### TEXT BLOCK
The S&P 500 eked out a slim gain, extending the string of increases to a fourth straight session.

The short-end of the treasury yield curve was little changed as comments from the Fed’s Neel Kashkari did little to shift the dial on market pricing for rate cuts.

The US dollar gained against every G-10 currency and looks to be establishing a new range after the Fed’s measured response to stalling inflation progress.

The RBA didn’t live up to market expectations that it would reinstate its hiking bias. Instead opting to retain flexibility in the contest of weak domestic demand.

The RBA’s rhetoric pushed local bond yields lower, while the Aussie dollar rally hit a wall.

Share markets: The S&P 500 eked out a fourth straight gain, rising 0.1%. The NASDAQ recorded a 0.1% fall.

Equities were more lively in Europe. The Euro Stoxx 50 and the London FTSE 100 rose  1.2%, while the German DAX climbed 1.4%.

The ASX 200 jumped 1.4% yesterday, supported by RBA rhetoric that was less hawkish than some expected. Futures were up a further 0.2% overnight.

Interest rates: The US 2-year treasury yield was unchanged at 4.83% after briefly slipping to 4.80%. The 10-year yield fell 3 basis points to 4.46,% a near 4-week low.

Market pricing has the first Fed rate cut fully priced in for November, the implied odds of a second cut by the end of the year is sitting around 70%.

Aussie bond futures were mixed overnight. The 3-year futures yield rose 1 basis points to 3.92%, while the 10-year futures yield fell 3 basis points to 4.29%. Physical bond yields traded sharply lower yesterday following soft retail data and the array of RBA commentary.

Interest rate markets pared by the probability of additional rate hikes and are pricing in an extended period of unchanged rates. 

Foreign exchange: The US dollar strengthened, gaining against every G-10 currency. The DXY rose from a low of 105.03 to a high of 105.45 and is currently trading around 105.36. 

The Aussie dollar’s rally came to a screeching halt after the RBA’s softer than expected rhetoric. The AUD/USD slipped from a high of 0.6644 to a low of 0.6587 and is currently trading around 0.6598. While the Aussie is still holding onto most of the run up from April’s low of 0.6363, a run of stronger domestic data or weak US data is likely needed to see the Aussie take another leg higher.

### STATED EXERCISE 1
Using the market report above, mark each statement yes or no, and quote the words that decide it: (a) The NASDAQ rose 0.1%. (b) The German DAX climbed 1.4%. (c) The US 2-year treasury yield was unchanged at 4.83%.
### STATED EXERCISE 2
Write a continuation of the market report, picking up right after its final sentence.

### PROVIDED MATERIAL

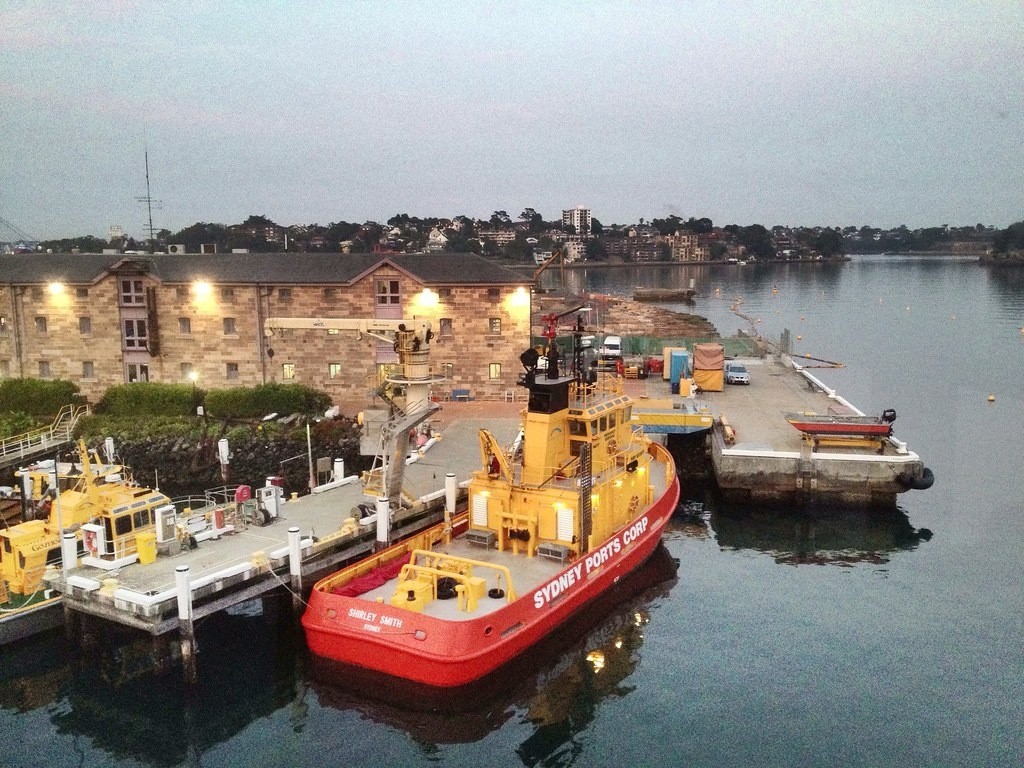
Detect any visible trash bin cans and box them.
[673,383,679,394]
[638,367,644,379]
[133,532,158,564]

### TASK ANSWER 1
(a) No: "The NASDAQ recorded a 0.1% fall."
(b) Yes: "the German DAX climbed 1.4%"
(c) Yes: "The US 2-year treasury yield was unchanged at 4.83%"

### TASK ANSWER 2
The Euro finished lower after having a brief look at 1.0790. The EUR/USD ran out of puff at 1.0787 before falling to an intra-day low of 1.0748, only slightly below were it is currently trading. The Japanese yen continued its gradual slide lower, the USD/JPY trading between 153.86 and 154.75. The British Pound similarly lost some ground ,easing from a high of 1.2571 to a low of 1.2501.

Commodities: Commodity prices were broadly lower overnight. Gold (-0.4%), oil (-0.1%) and iron (-1.2%) ore all slipped, while copper bucked the trend gaining 1.1%.

Australia: As expected, the RBA Board left the cash rate target unchanged at 4.35% but strengthened its rhetoric around upside inflation risks. The statement highlighted that inflation is declining, but more slowly than expected and the Bank’s forecasts were updated to reflect recent inflation surprises. 

In the media conference, the Governor emphasised that the Board is trying to get inflation down in good time to ensure inflation expectations remain well anchored, while not going so fast that they tip the economy into recession. The Governor said it is hoped that they will not need to raise rates further, but they will act if needed. As expected, the statement retained a neutral bias with the Board “not ruling anything in and not ruling anything out”.

Our house view is that the most likely outcome is unchanged rates for a period, but further upside surprises will change the calculus.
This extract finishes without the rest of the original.